» **How to complete this task**
Repeat the listing that follows character for character, omitting images.

» **Data provided**
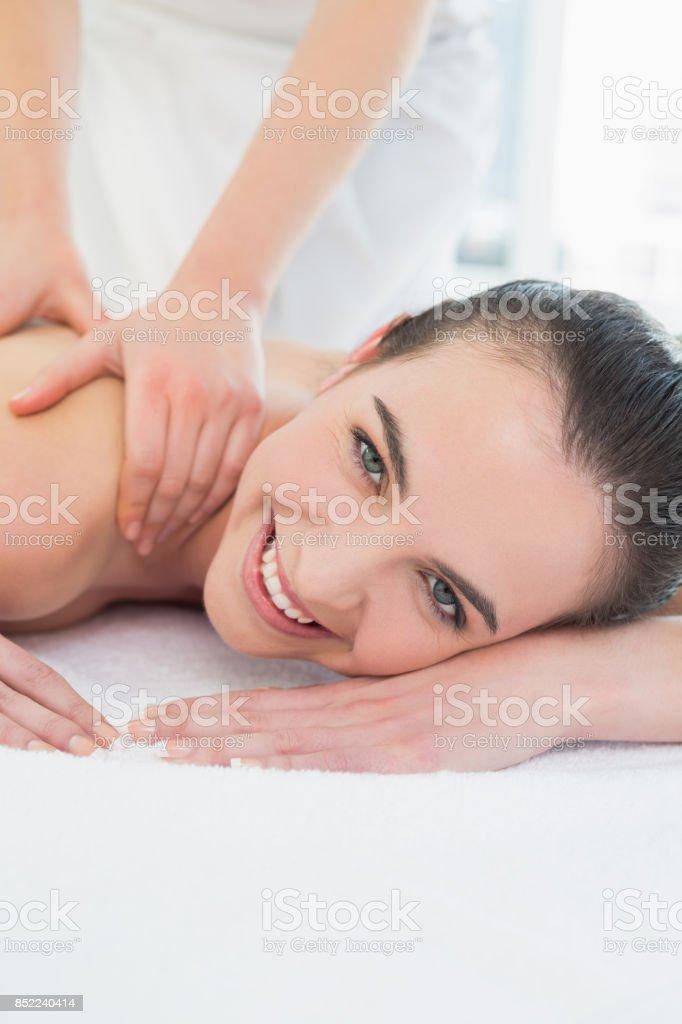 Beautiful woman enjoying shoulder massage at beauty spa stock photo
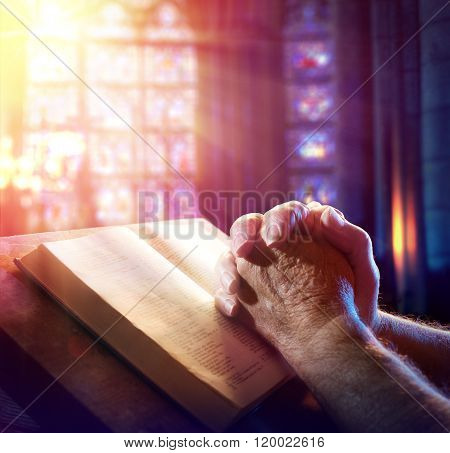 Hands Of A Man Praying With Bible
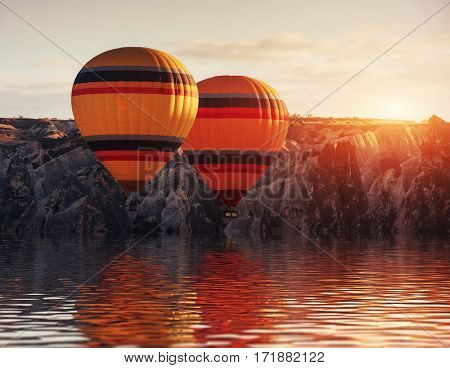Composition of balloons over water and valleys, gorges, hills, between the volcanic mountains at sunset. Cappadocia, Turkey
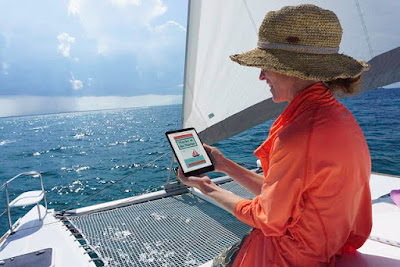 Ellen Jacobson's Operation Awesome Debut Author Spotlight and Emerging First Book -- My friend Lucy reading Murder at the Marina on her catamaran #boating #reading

» **Response to the task**
 Beautiful woman enjoying shoulder massage at beauty spa stock photo
 Hands Of A Man Praying With Bible
Composition of balloons over water and valleys, gorges, hills, between the volcanic mountains at sunset. Cappadocia, Turkey
 Ellen Jacobson's Operation Awesome Debut Author Spotlight and Emerging First Book -- My friend Lucy reading Murder at the Marina on her catamaran #boating #reading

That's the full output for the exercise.